NVIDIA's DGX SuperPOD reference architecture uses ROFT. But ROFT's problem is that its three-layer structure means PP traffic needs 3-5 hops (Leaf→Spine→Aggregation→Spine→Leaf), causing severe latency stacking. The switch count is also high — 16K GPU ROFT requires 640 switches.
ZCube: Turning Topology Design into Hyperparameter Search
Paper Background
ZCube comes from the SIGCOMM 2025 Best Paper "From ATOP to ZCube." First author Zihan Yan (Tsinghua University), corresponding author Dan Li (李丹) — who was also the author of the 2009 SIGCOMM BCube paper.
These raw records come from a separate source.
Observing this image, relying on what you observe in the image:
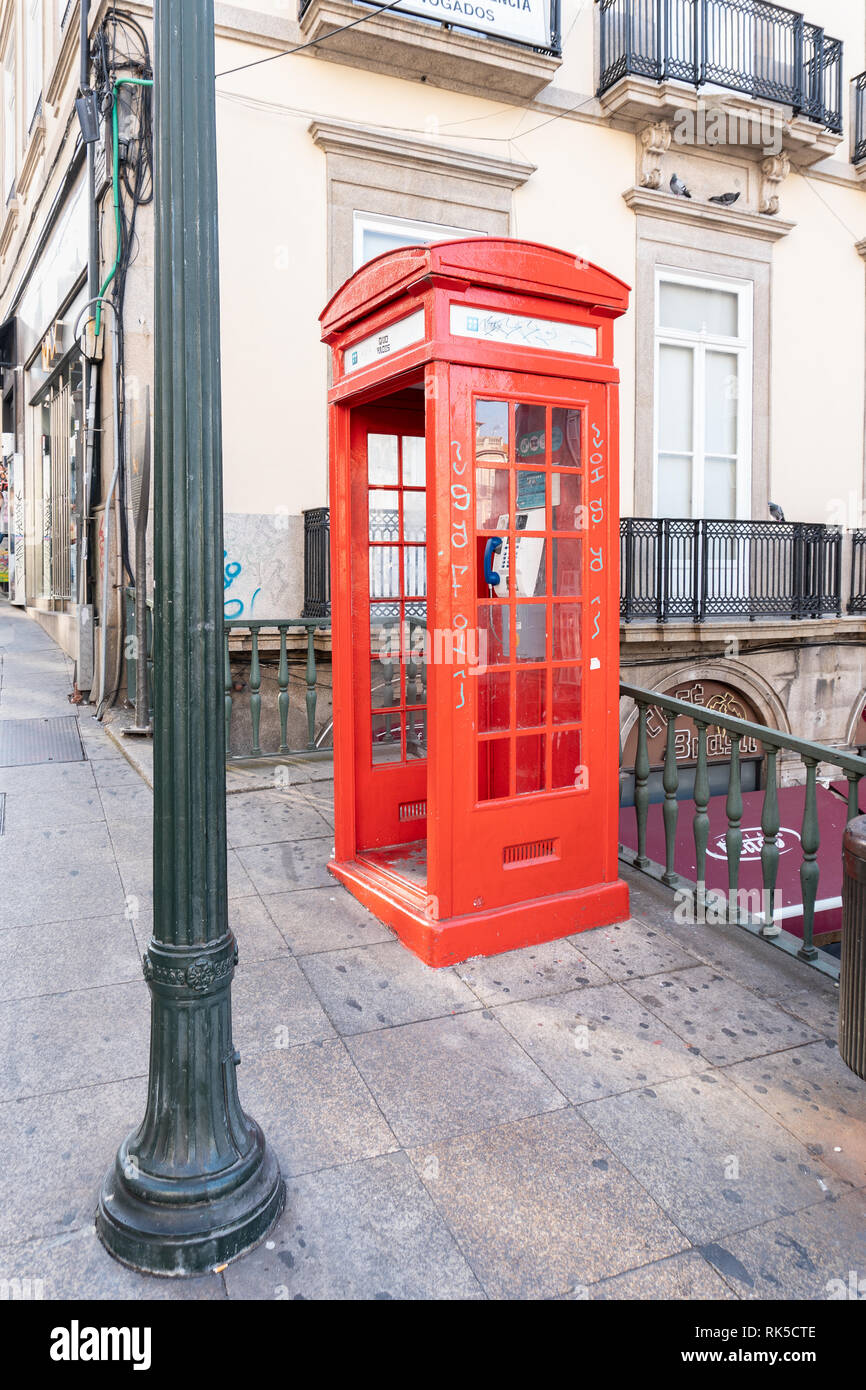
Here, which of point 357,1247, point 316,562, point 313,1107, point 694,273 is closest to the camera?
point 357,1247

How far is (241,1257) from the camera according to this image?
7.27 ft

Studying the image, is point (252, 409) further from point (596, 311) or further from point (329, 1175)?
point (329, 1175)

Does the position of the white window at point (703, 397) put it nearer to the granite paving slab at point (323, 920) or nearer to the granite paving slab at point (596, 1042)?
the granite paving slab at point (323, 920)

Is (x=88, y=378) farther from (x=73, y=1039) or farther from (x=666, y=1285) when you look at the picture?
(x=666, y=1285)

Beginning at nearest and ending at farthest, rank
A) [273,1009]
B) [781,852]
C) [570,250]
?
[273,1009], [781,852], [570,250]

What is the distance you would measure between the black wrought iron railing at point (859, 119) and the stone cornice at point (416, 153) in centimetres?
514

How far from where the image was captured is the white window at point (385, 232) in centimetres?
887

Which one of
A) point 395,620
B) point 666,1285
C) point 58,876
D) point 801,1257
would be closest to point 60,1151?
point 666,1285

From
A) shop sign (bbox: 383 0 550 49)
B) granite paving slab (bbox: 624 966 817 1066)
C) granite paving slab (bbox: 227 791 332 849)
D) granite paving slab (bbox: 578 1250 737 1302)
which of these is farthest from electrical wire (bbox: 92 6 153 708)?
granite paving slab (bbox: 578 1250 737 1302)

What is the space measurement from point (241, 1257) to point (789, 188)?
1284 centimetres

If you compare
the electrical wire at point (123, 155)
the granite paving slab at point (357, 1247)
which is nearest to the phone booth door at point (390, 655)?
the granite paving slab at point (357, 1247)

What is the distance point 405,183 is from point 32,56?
8220mm

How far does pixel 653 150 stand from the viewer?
1025cm
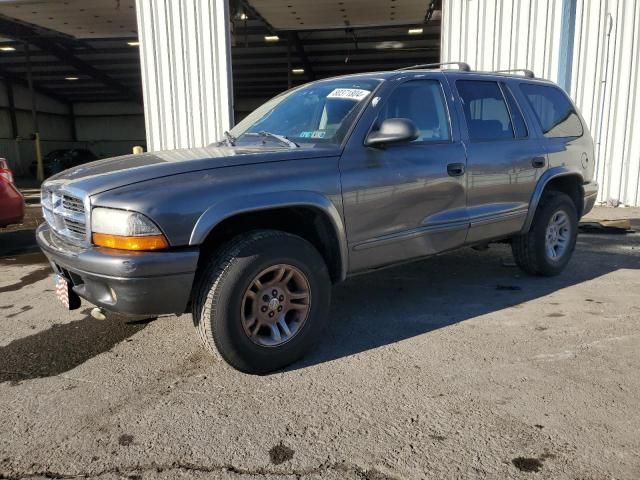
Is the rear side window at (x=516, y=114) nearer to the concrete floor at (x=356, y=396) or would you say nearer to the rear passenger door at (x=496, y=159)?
the rear passenger door at (x=496, y=159)

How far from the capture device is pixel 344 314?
13.8 feet

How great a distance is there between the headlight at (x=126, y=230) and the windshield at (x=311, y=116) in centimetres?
121

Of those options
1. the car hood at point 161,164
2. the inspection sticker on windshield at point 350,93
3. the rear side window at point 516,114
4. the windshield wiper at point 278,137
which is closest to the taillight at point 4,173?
the car hood at point 161,164

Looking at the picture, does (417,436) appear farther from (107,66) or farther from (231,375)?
(107,66)

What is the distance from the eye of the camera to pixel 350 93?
147 inches

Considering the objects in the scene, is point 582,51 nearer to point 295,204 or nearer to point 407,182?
point 407,182

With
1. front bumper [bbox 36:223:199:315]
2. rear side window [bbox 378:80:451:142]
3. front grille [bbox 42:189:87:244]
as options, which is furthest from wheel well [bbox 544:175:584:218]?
front grille [bbox 42:189:87:244]

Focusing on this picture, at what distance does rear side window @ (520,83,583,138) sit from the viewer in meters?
4.87

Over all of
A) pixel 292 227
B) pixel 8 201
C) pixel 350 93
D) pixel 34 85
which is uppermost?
pixel 34 85

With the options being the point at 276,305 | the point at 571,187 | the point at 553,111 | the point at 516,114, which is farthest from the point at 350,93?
the point at 571,187

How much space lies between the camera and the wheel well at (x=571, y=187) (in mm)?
5094

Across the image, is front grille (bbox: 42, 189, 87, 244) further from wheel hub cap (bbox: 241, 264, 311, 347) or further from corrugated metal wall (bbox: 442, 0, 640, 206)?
corrugated metal wall (bbox: 442, 0, 640, 206)

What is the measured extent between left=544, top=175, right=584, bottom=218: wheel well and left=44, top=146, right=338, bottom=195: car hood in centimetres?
283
Core industrial validation comes from ByteDance; Haibin Lin is also a core author of MegaScale (NSDI'24) and ByteScale (SIGCOMM'25).
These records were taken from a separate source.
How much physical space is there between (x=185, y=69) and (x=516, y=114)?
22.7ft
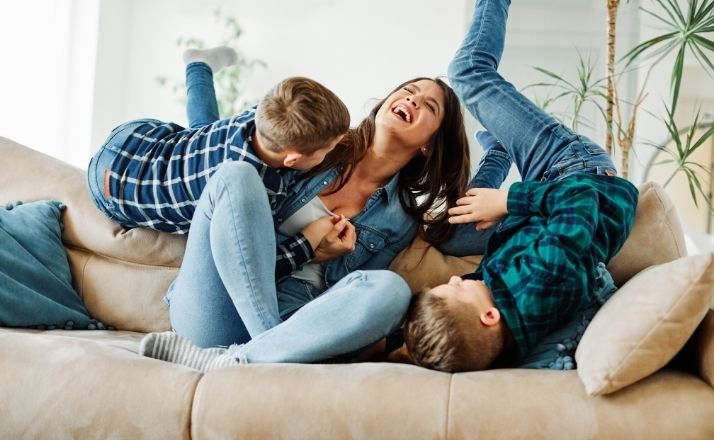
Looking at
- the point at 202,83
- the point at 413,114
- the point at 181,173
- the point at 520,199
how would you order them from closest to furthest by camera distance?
the point at 520,199
the point at 181,173
the point at 413,114
the point at 202,83

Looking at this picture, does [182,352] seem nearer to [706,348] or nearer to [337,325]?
[337,325]

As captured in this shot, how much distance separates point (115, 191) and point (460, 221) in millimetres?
875

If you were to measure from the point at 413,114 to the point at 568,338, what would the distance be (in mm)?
795

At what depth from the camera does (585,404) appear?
130cm

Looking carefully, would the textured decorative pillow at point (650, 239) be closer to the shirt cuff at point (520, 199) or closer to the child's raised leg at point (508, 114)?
the child's raised leg at point (508, 114)

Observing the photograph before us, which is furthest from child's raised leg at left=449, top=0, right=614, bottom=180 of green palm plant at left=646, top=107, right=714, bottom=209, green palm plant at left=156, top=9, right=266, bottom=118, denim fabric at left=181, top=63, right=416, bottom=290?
green palm plant at left=156, top=9, right=266, bottom=118

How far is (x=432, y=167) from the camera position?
84.0 inches

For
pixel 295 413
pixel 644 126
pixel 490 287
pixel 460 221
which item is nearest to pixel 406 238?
pixel 460 221

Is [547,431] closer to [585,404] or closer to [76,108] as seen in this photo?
[585,404]

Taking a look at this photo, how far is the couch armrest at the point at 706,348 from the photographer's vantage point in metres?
1.33

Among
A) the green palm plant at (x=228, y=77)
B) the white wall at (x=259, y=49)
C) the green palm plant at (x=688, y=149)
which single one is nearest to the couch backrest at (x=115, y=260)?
the green palm plant at (x=688, y=149)

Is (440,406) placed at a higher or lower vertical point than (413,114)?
lower

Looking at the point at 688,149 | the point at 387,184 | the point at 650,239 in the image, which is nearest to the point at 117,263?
the point at 387,184

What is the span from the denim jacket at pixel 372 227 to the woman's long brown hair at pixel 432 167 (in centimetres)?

The name ZCube carries the lineage of BCube — B for Byte/Cube, Z for "the last letter, the ultimate Cube." From BCube to ZCube over 16 years, topology design moved from "manual" to "automated."
The ATOP Methodology
ATOP's core insight: you don't need to search topologies from scratch — instead, distill expert design intuition into a structured hyperparameter space, then search automatically.
Intuitively, what ATOP does: imagine you're designing a multi-room floor plan. The traditional approach is an architect drawing from experience — how many bedrooms, how many bathrooms, how large the living room, how wide the corridors. ATOP's approach: first define a set of tunable parameters ("bedroom count 1-8," "corridor width 1-3m," "living room faces south or east"...), then search across all parameter combinations for the optimum in "best lighting + highest area utilization + shortest circulation paths."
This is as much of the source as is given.